Task item. Please copy exactly the line that contains "Regency Inn Hudson - photo 12" and every line after it through the end of the records, leaving the pictures out.

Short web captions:
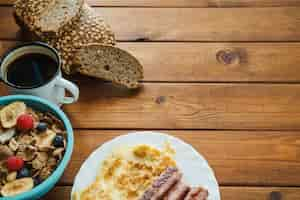 Photo gratuite omelette, muesli et pain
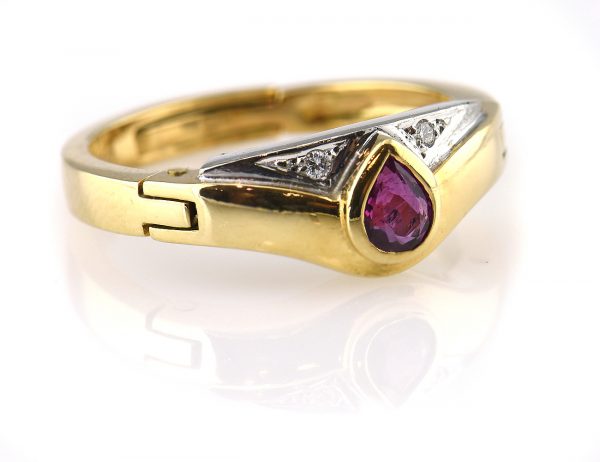 Rubin Ring 750 18 K Gelbgold, 2 Diamanten zus. 0,03 ct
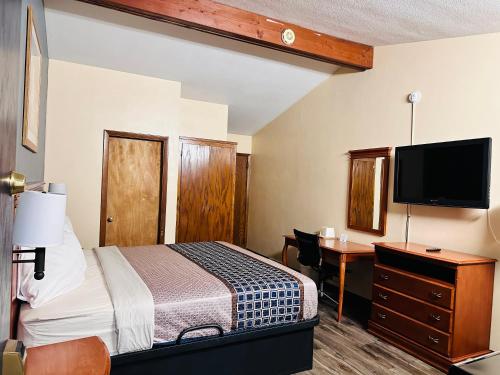 Regency Inn Hudson - photo 12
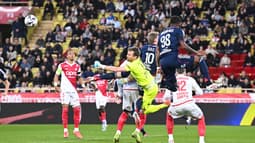 Lukas Hradecky face à Lyon lors de la 17e journée de Ligue 1, le 3 janvier 2026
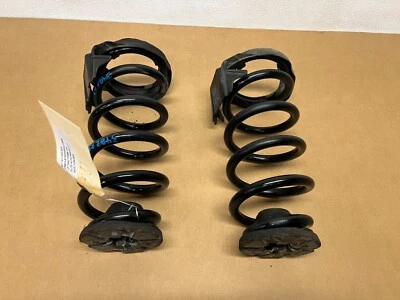 JUEGO DE PAR DE MUELLES HELICOIDALES TRASEROS DERECHO E IZQUIERDO 16-18 ACURA RDX LOTE ORIGINAL3482 Foto 1 de 4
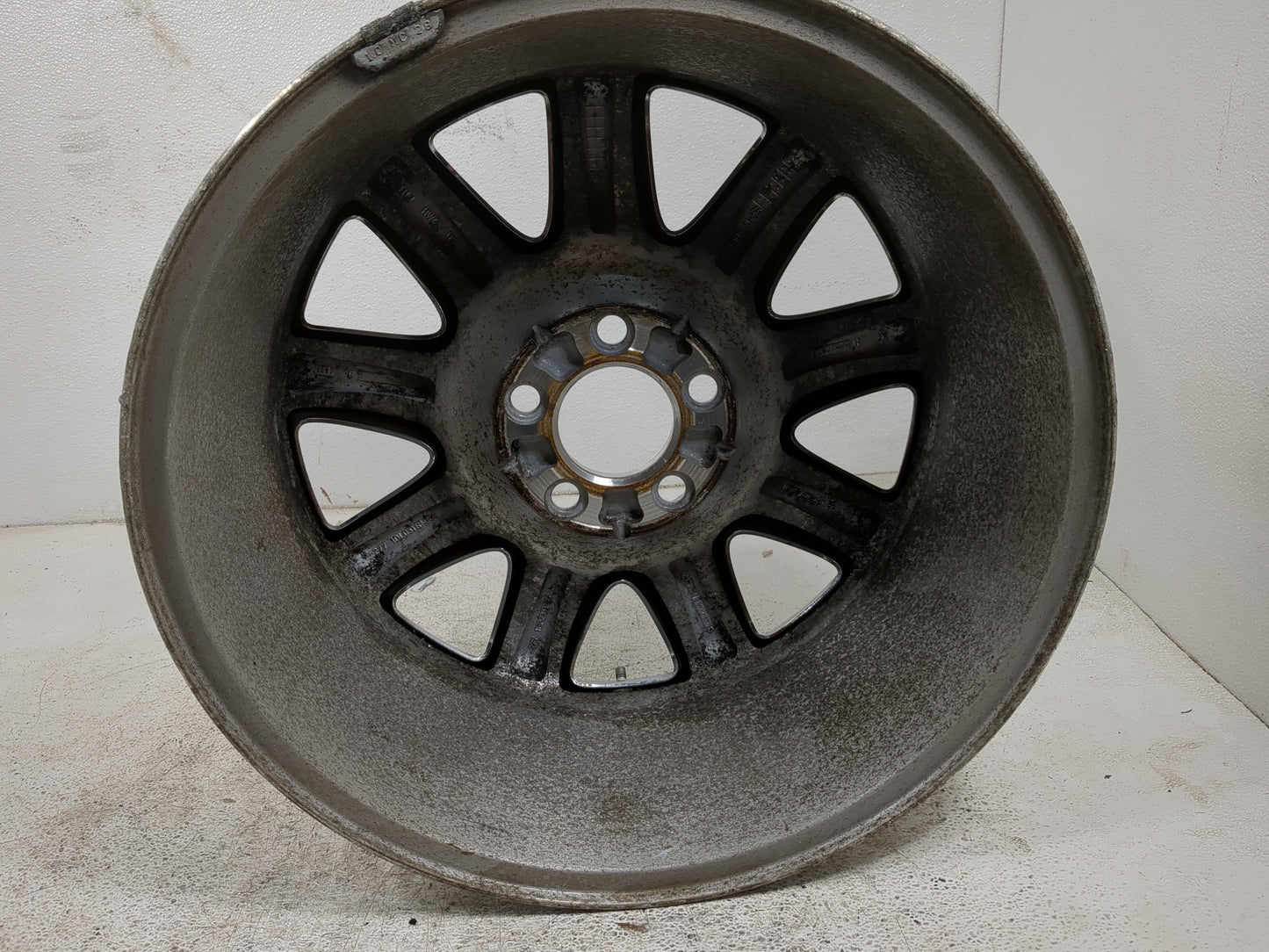 2007-2010 Chrysler 300 Oem Wheel Rim 5001000 - Oemusedautoparts1.com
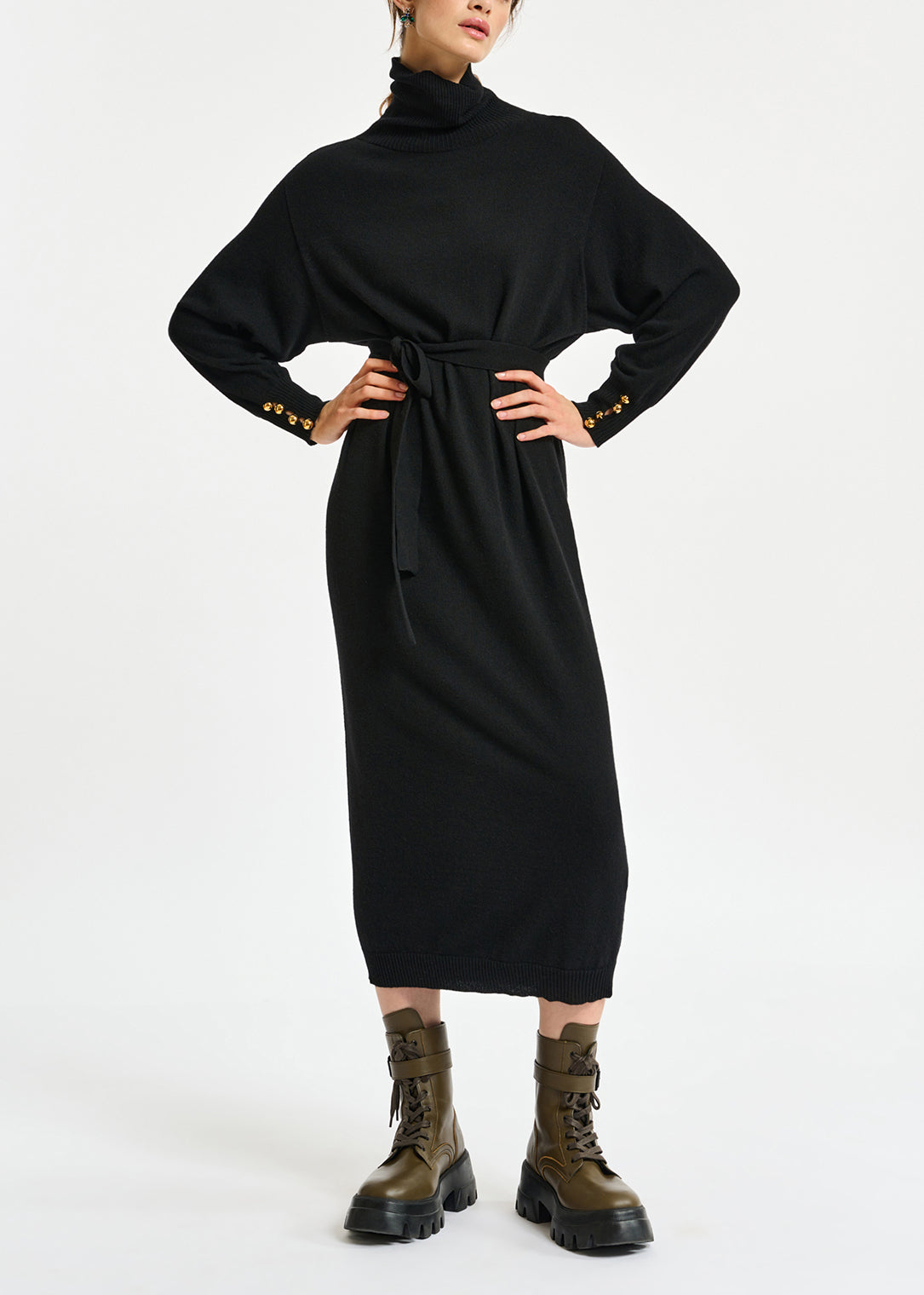 Zwarte gebreide jurk met rolkraag RE—SSENTIEL | Essentiel second hand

Problem solution.
 Regency Inn Hudson - photo 12
 Lukas Hradecky face à Lyon lors de la 17e journée de Ligue 1, le 3 janvier 2026
 JUEGO DE PAR DE MUELLES HELICOIDALES TRASEROS DERECHO E IZQUIERDO 16-18 ACURA RDX LOTE ORIGINAL3482 Foto 1 de 4
 2007-2010 Chrysler 300 Oem Wheel Rim 5001000 - Oemusedautoparts1.com
 Zwarte gebreide jurk met rolkraag RE—SSENTIEL | Essentiel second hand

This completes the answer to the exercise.